- **Directions for this task**
Write out the forum post below about DeepSeek-OCR and Multi-Head Latent Attention, starting with "While exploring the" and going on through "vision encoder–decoder pipeline?".

Excerpt start

🧠 Why does DeepSeek-OCR not use Multi-Head Latent Attention (MLA)?
Hi DeepSeek team 👋,
First of all, thank you for releasing DeepSeek-OCR — it’s an impressive and elegant vision-to-text model.
While exploring the model architecture and configuration files (config.json), I noticed that Multi-Head Latent Attention (MLA) is default enabled in this OCR model.
Questions
Could you please share some insights into why MLA was not used in DeepSeek-OCR?
- Was it due to compatibility issues between MLA and the vision encoder–decoder pipeline?
- Or did MLA not provide practical benefits in the OCR setting (e.g., shorter sequence lengths or the main bottleneck lying elsewhere)?
- Is there any plan to integrate MLA into future versions of DeepSeek-OCR to improve inference efficiency?
I’m asking because MLA has demonstrated significant efficiency gains in your other models (e.g., DeepSeek-V2/V3), and I’m curious about the reasoning behind excluding it here.

Excerpt end
Data section start

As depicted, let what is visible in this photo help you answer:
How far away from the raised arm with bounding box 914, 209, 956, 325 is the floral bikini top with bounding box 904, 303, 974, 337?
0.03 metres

Data section end

- **Solved problem**
While exploring the model architecture and configuration files (config.json), I noticed that Multi-Head Latent Attention (MLA) is default enabled in this OCR model.
Questions
Could you please share some insights into why MLA was not used in DeepSeek-OCR?
- Was it due to compatibility issues between MLA and the vision encoder–decoder pipeline?